Another interesting (non-technical) issue is the attitude of web data owners towards such third-party mining efforts. On one hand, most websites happily allow third-party search engines like Google to access their data (i.e., web pages) and make them searchable to the general public. Many owners of large web databases, such as Amazon, even provide third parties with APIs that significantly simplify data access. On the other hand, however, it is unclear how these data owners will react when third-party mining efforts unveil knowledge that the owner is uncomfortable to disclose. For example, an e-commerce website might not want its competitors to gain competitive advantage by mining its database and learning the pricing strategy it uses. As complex as this issue might be, I believe that eventually it is of everyone’s interest to enable open and easy access to analytical information over public web databases.
How will the accelerating digitization of information and its availability on the Internet change society in the next 3 – 5 years?
I think it will allow us to make faster and more informed decisions in our everyday life. Specifically, we will collect a lot more information about ourselves, share such information with many other people, and have better decision-support tools to truly take advantage of the massive amount of data. Just look at what happened in the last few years. Crowd sourcing platforms like Waze passively (or actively) collect speed information when we are driving and thereby give us “true” real-time access to traffic and accident information.
Many people started wearing activity monitors (such as the Jawbone Up wristband) that collect information about our everyday activities like running, stair climbing, and even sleeping. We can share the collected information with friends and family to cheer each other up, or even publish the information on social media. There are also a lot more services which make it easier for us to take advantage of data available on the web. For example, new shopping-assistant services use price information publicly available on the web to predict whether airfare (or product price) will rise or fall, and by how much.

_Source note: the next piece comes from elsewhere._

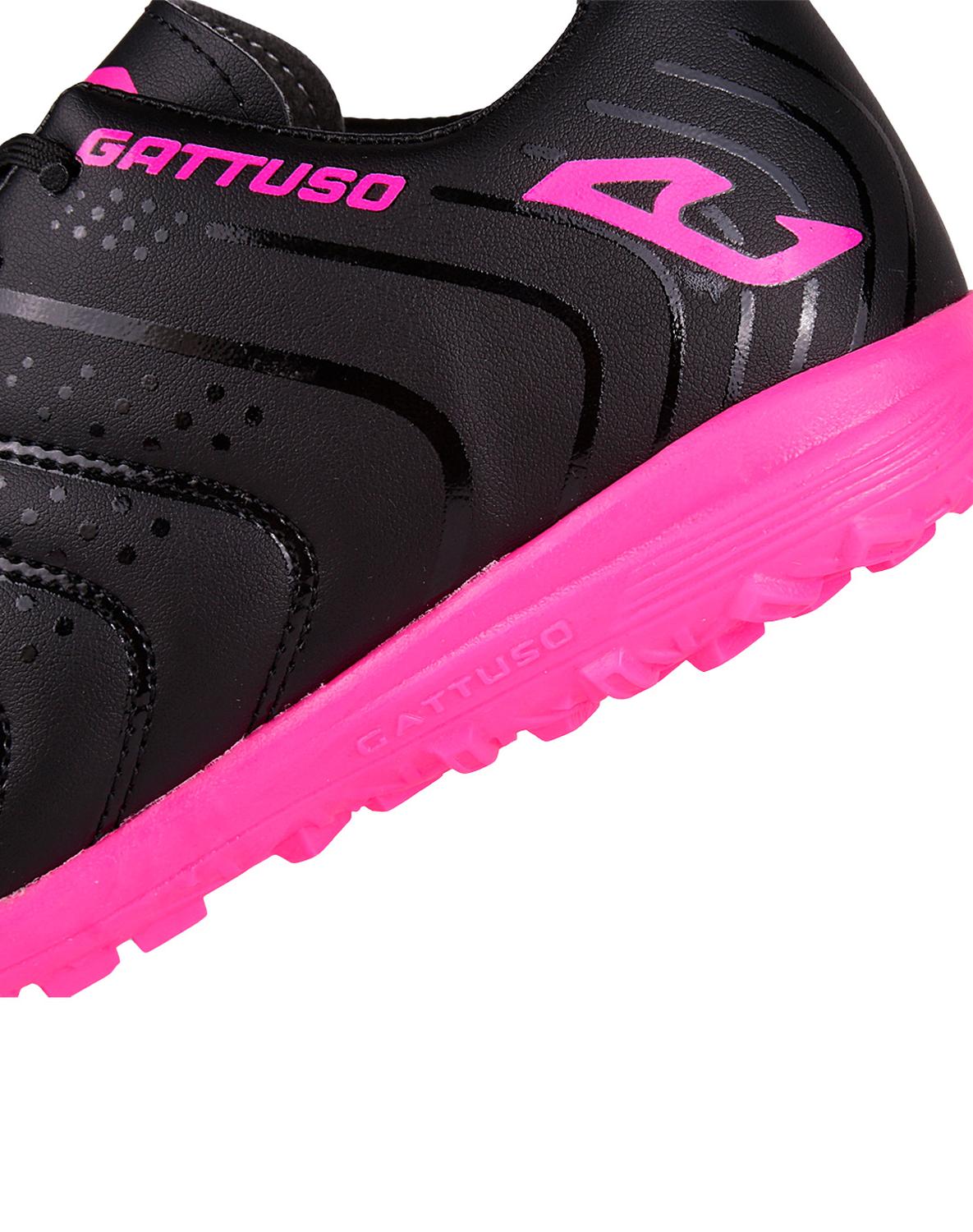 jpg_1500x1500_60118418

With more and more data being collected and shared about ourselves, I think it is more important than ever to find easy ways for individuals like you and me – not just big corporations which own petabytes of data – to retrieve the analytical information of our individual interests and use the analytics to make our lives better. Doing so requires tools that help us understand what analytical information we need, over which web data sources, and, as argued above, enable third-party analytics of very large web databases. I think this is still a wide-open space for technological innovation.